_Exercise instructions_. Go through the data underneath and copy every line exactly.

_Available data_.
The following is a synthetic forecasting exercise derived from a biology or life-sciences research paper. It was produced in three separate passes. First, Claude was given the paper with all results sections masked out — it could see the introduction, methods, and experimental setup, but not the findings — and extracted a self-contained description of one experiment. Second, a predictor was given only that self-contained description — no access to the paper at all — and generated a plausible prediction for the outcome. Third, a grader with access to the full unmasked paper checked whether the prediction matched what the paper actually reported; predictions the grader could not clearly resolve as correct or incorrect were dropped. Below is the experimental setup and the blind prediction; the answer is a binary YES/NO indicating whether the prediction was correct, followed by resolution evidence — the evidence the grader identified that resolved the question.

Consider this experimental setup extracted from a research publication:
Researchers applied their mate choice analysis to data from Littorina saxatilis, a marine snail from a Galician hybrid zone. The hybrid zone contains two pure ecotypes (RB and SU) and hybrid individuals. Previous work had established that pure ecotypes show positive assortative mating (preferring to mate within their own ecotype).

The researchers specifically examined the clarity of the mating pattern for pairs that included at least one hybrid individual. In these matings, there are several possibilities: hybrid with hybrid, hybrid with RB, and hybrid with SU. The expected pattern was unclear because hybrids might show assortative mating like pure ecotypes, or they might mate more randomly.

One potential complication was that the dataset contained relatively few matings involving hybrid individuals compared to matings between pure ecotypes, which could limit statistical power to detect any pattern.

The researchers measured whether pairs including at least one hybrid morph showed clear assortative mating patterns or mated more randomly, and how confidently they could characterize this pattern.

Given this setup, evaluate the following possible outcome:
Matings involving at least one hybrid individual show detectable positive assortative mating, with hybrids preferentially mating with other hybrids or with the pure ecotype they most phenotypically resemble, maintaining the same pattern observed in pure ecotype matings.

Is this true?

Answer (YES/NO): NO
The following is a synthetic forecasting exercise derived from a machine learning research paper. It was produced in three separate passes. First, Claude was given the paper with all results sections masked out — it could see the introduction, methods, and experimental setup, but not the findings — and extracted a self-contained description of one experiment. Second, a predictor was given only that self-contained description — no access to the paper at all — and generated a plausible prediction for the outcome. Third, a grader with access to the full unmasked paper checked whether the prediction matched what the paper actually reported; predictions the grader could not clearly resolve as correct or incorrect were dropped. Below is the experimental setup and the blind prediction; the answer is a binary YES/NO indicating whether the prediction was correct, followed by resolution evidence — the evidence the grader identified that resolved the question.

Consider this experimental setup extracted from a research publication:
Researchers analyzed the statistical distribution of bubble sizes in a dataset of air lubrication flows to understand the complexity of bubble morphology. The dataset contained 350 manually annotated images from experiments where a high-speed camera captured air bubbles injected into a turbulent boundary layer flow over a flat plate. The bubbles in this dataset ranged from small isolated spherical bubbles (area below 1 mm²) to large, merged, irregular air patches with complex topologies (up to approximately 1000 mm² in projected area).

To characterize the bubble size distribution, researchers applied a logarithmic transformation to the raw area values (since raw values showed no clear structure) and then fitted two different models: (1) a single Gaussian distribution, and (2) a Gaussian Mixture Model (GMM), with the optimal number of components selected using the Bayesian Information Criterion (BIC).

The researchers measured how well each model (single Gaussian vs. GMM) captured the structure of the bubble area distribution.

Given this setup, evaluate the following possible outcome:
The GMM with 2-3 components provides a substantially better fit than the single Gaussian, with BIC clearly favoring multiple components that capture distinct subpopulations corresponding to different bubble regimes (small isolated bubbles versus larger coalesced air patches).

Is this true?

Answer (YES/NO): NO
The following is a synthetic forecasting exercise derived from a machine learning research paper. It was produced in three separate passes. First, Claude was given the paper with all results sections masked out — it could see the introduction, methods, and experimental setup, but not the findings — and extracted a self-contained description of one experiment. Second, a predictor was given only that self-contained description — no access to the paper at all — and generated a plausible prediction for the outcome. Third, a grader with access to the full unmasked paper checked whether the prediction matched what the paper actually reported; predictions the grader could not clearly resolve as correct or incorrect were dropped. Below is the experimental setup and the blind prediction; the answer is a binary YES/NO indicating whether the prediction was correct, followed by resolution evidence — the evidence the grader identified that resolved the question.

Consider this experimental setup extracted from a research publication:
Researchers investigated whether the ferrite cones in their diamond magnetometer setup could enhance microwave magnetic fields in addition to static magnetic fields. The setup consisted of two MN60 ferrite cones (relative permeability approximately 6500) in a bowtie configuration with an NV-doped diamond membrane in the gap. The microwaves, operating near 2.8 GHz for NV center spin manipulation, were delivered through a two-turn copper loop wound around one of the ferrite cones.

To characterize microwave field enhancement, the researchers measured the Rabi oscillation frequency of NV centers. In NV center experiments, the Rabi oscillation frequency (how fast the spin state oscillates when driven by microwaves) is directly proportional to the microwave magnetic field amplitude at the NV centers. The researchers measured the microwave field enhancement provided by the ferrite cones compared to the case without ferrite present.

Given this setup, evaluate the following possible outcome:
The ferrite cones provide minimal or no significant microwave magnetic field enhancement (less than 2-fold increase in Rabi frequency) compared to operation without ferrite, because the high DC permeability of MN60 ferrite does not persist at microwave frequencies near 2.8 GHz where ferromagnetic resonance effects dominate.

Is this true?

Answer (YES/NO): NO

_Answer to this exercise_.
The following is a synthetic forecasting exercise derived from a biology or life-sciences research paper. It was produced in three separate passes. First, Claude was given the paper with all results sections masked out — it could see the introduction, methods, and experimental setup, but not the findings — and extracted a self-contained description of one experiment. Second, a predictor was given only that self-contained description — no access to the paper at all — and generated a plausible prediction for the outcome. Third, a grader with access to the full unmasked paper checked whether the prediction matched what the paper actually reported; predictions the grader could not clearly resolve as correct or incorrect were dropped. Below is the experimental setup and the blind prediction; the answer is a binary YES/NO indicating whether the prediction was correct, followed by resolution evidence — the evidence the grader identified that resolved the question.

Consider this experimental setup extracted from a research publication:
Researchers applied their mate choice analysis to data from Littorina saxatilis, a marine snail from a Galician hybrid zone. The hybrid zone contains two pure ecotypes (RB and SU) and hybrid individuals. Previous work had established that pure ecotypes show positive assortative mating (preferring to mate within their own ecotype).

The researchers specifically examined the clarity of the mating pattern for pairs that included at least one hybrid individual. In these matings, there are several possibilities: hybrid with hybrid, hybrid with RB, and hybrid with SU. The expected pattern was unclear because hybrids might show assortative mating like pure ecotypes, or they might mate more randomly.

One potential complication was that the dataset contained relatively few matings involving hybrid individuals compared to matings between pure ecotypes, which could limit statistical power to detect any pattern.

The researchers measured whether pairs including at least one hybrid morph showed clear assortative mating patterns or mated more randomly, and how confidently they could characterize this pattern.

Given this setup, evaluate the following possible outcome:
Matings involving at least one hybrid individual show detectable positive assortative mating, with hybrids preferentially mating with other hybrids or with the pure ecotype they most phenotypically resemble, maintaining the same pattern observed in pure ecotype matings.

Is this true?

Answer (YES/NO): NO
The following is a synthetic forecasting exercise derived from a machine learning research paper. It was produced in three separate passes. First, Claude was given the paper with all results sections masked out — it could see the introduction, methods, and experimental setup, but not the findings — and extracted a self-contained description of one experiment. Second, a predictor was given only that self-contained description — no access to the paper at all — and generated a plausible prediction for the outcome. Third, a grader with access to the full unmasked paper checked whether the prediction matched what the paper actually reported; predictions the grader could not clearly resolve as correct or incorrect were dropped. Below is the experimental setup and the blind prediction; the answer is a binary YES/NO indicating whether the prediction was correct, followed by resolution evidence — the evidence the grader identified that resolved the question.

Consider this experimental setup extracted from a research publication:
Researchers analyzed the statistical distribution of bubble sizes in a dataset of air lubrication flows to understand the complexity of bubble morphology. The dataset contained 350 manually annotated images from experiments where a high-speed camera captured air bubbles injected into a turbulent boundary layer flow over a flat plate. The bubbles in this dataset ranged from small isolated spherical bubbles (area below 1 mm²) to large, merged, irregular air patches with complex topologies (up to approximately 1000 mm² in projected area).

To characterize the bubble size distribution, researchers applied a logarithmic transformation to the raw area values (since raw values showed no clear structure) and then fitted two different models: (1) a single Gaussian distribution, and (2) a Gaussian Mixture Model (GMM), with the optimal number of components selected using the Bayesian Information Criterion (BIC).

The researchers measured how well each model (single Gaussian vs. GMM) captured the structure of the bubble area distribution.

Given this setup, evaluate the following possible outcome:
The GMM with 2-3 components provides a substantially better fit than the single Gaussian, with BIC clearly favoring multiple components that capture distinct subpopulations corresponding to different bubble regimes (small isolated bubbles versus larger coalesced air patches).

Is this true?

Answer (YES/NO): NO
The following is a synthetic forecasting exercise derived from a machine learning research paper. It was produced in three separate passes. First, Claude was given the paper with all results sections masked out — it could see the introduction, methods, and experimental setup, but not the findings — and extracted a self-contained description of one experiment. Second, a predictor was given only that self-contained description — no access to the paper at all — and generated a plausible prediction for the outcome. Third, a grader with access to the full unmasked paper checked whether the prediction matched what the paper actually reported; predictions the grader could not clearly resolve as correct or incorrect were dropped. Below is the experimental setup and the blind prediction; the answer is a binary YES/NO indicating whether the prediction was correct, followed by resolution evidence — the evidence the grader identified that resolved the question.

Consider this experimental setup extracted from a research publication:
Researchers investigated whether the ferrite cones in their diamond magnetometer setup could enhance microwave magnetic fields in addition to static magnetic fields. The setup consisted of two MN60 ferrite cones (relative permeability approximately 6500) in a bowtie configuration with an NV-doped diamond membrane in the gap. The microwaves, operating near 2.8 GHz for NV center spin manipulation, were delivered through a two-turn copper loop wound around one of the ferrite cones.

To characterize microwave field enhancement, the researchers measured the Rabi oscillation frequency of NV centers. In NV center experiments, the Rabi oscillation frequency (how fast the spin state oscillates when driven by microwaves) is directly proportional to the microwave magnetic field amplitude at the NV centers. The researchers measured the microwave field enhancement provided by the ferrite cones compared to the case without ferrite present.

Given this setup, evaluate the following possible outcome:
The ferrite cones provide minimal or no significant microwave magnetic field enhancement (less than 2-fold increase in Rabi frequency) compared to operation without ferrite, because the high DC permeability of MN60 ferrite does not persist at microwave frequencies near 2.8 GHz where ferromagnetic resonance effects dominate.

Is this true?

Answer (YES/NO): NO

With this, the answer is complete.